Kernaussage: Technisches Verständnis ersetzt keine Business Analyse. Es kann aber helfen, Anforderungen realistischer, präziser und besser testbar zu formulieren.

Wer sowohl fachliche als auch technische Sichtweisen kennt, erkennt oft früher, wo Missverständnisse entstehen können. Genau darin liegt ein wichtiger Vorteil an der Schnittstelle zwischen Business und IT.

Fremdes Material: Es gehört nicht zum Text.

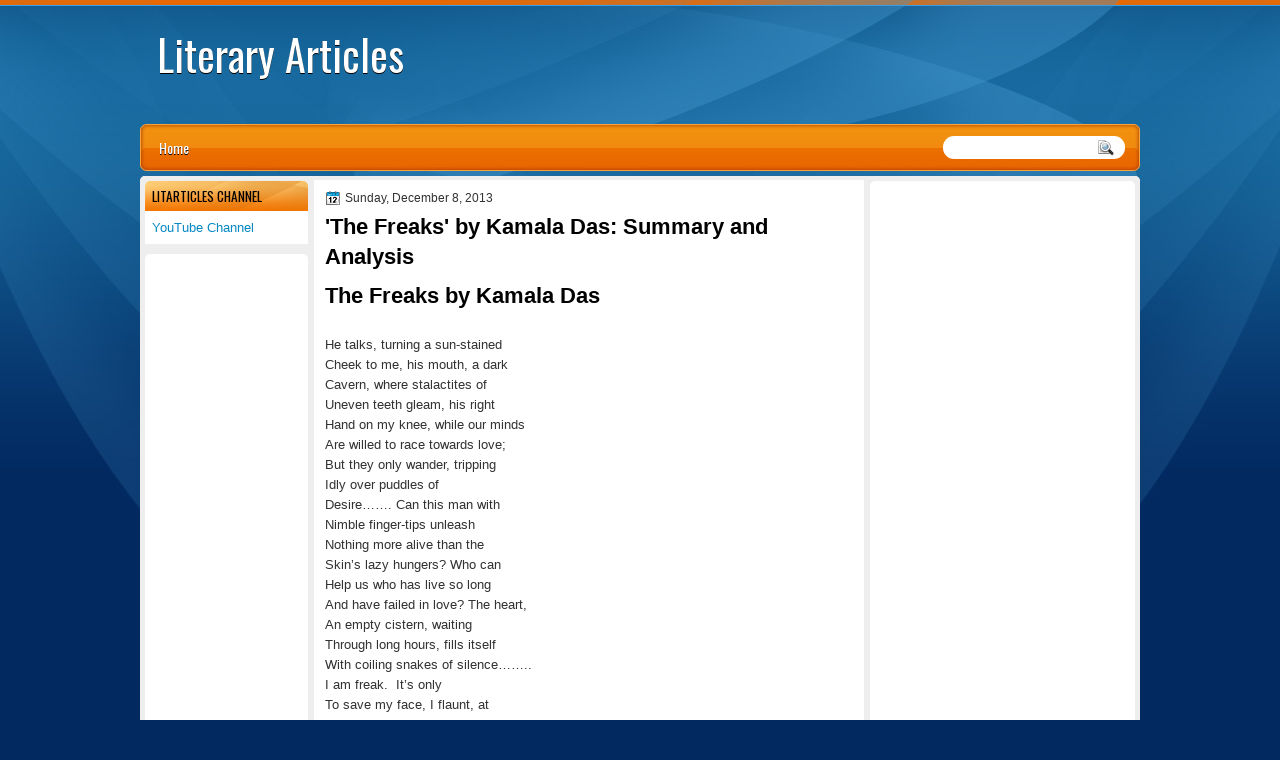

--- FILE ---
content_type: text/html; charset=utf-8
request_url: https://www.google.com/recaptcha/api2/aframe
body_size: 267
content:
<!DOCTYPE HTML><html><head><meta http-equiv="content-type" content="text/html; charset=UTF-8"></head><body><script nonce="fSQ3stF7xE-exk2jMEfvyw">/** Anti-fraud and anti-abuse applications only. See google.com/recaptcha */ try{var clients={'sodar':'https://pagead2.googlesyndication.com/pagead/sodar?'};window.addEventListener("message",function(a){try{if(a.source===window.parent){var b=JSON.parse(a.data);var c=clients[b['id']];if(c){var d=document.createElement('img');d.src=c+b['params']+'&rc='+(localStorage.getItem("rc::a")?sessionStorage.getItem("rc::b"):"");window.document.body.appendChild(d);sessionStorage.setItem("rc::e",parseInt(sessionStorage.getItem("rc::e")||0)+1);localStorage.setItem("rc::h",'1767690711558');}}}catch(b){}});window.parent.postMessage("_grecaptcha_ready", "*");}catch(b){}</script></body></html>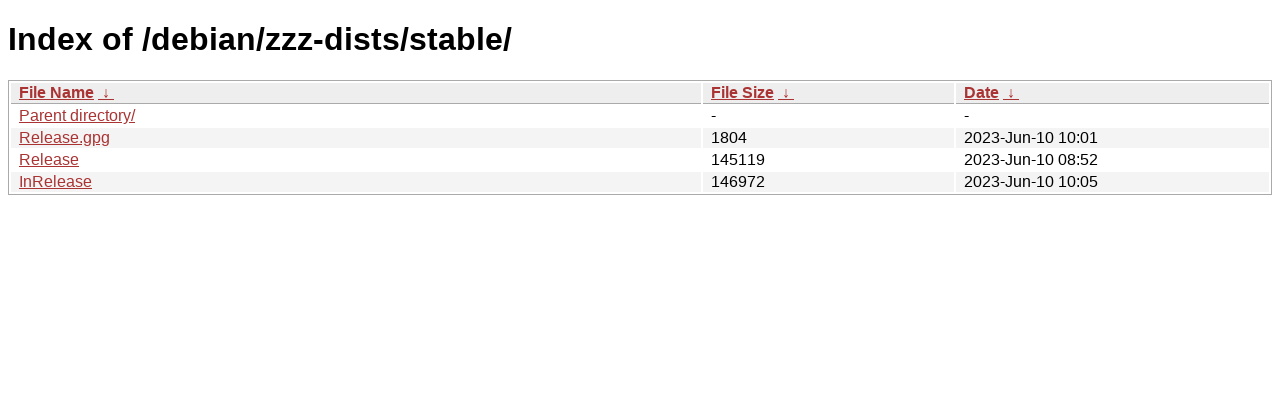

--- FILE ---
content_type: text/html
request_url: https://ftp.task.gda.pl/debian/zzz-dists/stable/?C=S&O=A
body_size: 734
content:
<!DOCTYPE html><html><head><meta http-equiv="content-type" content="text/html; charset=utf-8"><meta name="viewport" content="width=device-width"><style type="text/css">body,html {background:#fff;font-family:"Bitstream Vera Sans","Lucida Grande","Lucida Sans Unicode",Lucidux,Verdana,Lucida,sans-serif;}tr:nth-child(even) {background:#f4f4f4;}th,td {padding:0.1em 0.5em;}th {text-align:left;font-weight:bold;background:#eee;border-bottom:1px solid #aaa;}#list {border:1px solid #aaa;width:100%;}a {color:#a33;}a:hover {color:#e33;}</style>

<title>Index of /debian/zzz-dists/stable/</title>
</head><body><h1>Index of /debian/zzz-dists/stable/</h1>
<table id="list"><thead><tr><th style="width:55%"><a href="?C=N&amp;O=A">File Name</a>&nbsp;<a href="?C=N&amp;O=D">&nbsp;&darr;&nbsp;</a></th><th style="width:20%"><a href="?C=S&amp;O=A">File Size</a>&nbsp;<a href="?C=S&amp;O=D">&nbsp;&darr;&nbsp;</a></th><th style="width:25%"><a href="?C=M&amp;O=A">Date</a>&nbsp;<a href="?C=M&amp;O=D">&nbsp;&darr;&nbsp;</a></th></tr></thead>
<tbody><tr><td class="link"><a href="../?C=S&amp;O=A">Parent directory/</a></td><td class="size">-</td><td class="date">-</td></tr>
<tr><td class="link"><a href="Release.gpg" title="Release.gpg">Release.gpg</a></td><td class="size">               1804</td><td class="date">2023-Jun-10 10:01</td></tr>
<tr><td class="link"><a href="Release" title="Release">Release</a></td><td class="size">             145119</td><td class="date">2023-Jun-10 08:52</td></tr>
<tr><td class="link"><a href="InRelease" title="InRelease">InRelease</a></td><td class="size">             146972</td><td class="date">2023-Jun-10 10:05</td></tr>
</tbody></table></body></html>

Technik hilft beim Fragenstellen

Kenntnisse über Datenstrukturen, Schnittstellen, Validierungen oder Programmlogik helfen dabei, gezielter nachzufragen. Zum Beispiel: Woher stammt ein Wert? Wann wird er berechnet? Welche Abhängigkeiten gibt es? Was passiert bei fehlenden oder widersprüchlichen Daten?

Die fachliche Sicht bleibt führend

Ein technischer Hintergrund darf jedoch nicht dazu führen, dass eine Lösung zu früh vorweggenommen wird. Die zentrale Aufgabe bleibt, die fachliche Anforderung verständlich zu machen. Erst danach sollte gemeinsam entschieden werden, wie sie technisch umgesetzt wird.

Präzisere Akzeptanzkriterien

Technisches Verständnis ist besonders hilfreich beim Formulieren prüfbarer Akzeptanzkriterien. Eingaben, Zustände, Berechnungen, Fehlersituationen und erwartete Ergebnisse können konkreter beschrieben werden, ohne bereits Implementierungsdetails vorzuschreiben.

Bessere Zusammenarbeit

In Diskussionen mit Entwicklung und Testing entsteht schneller ein gemeinsames Vokabular. Technische Rückfragen können besser eingeordnet und fachliche Auswirkungen einer technischen Entscheidung früher erkannt werden.

Mein Fazit

Die Verbindung von Fachwissen und technischem Verständnis ist besonders wertvoll, wenn beide Perspektiven bewusst getrennt und anschliessend wieder zusammengeführt werden. Genau dort entsteht für mich eine starke Business Analyse.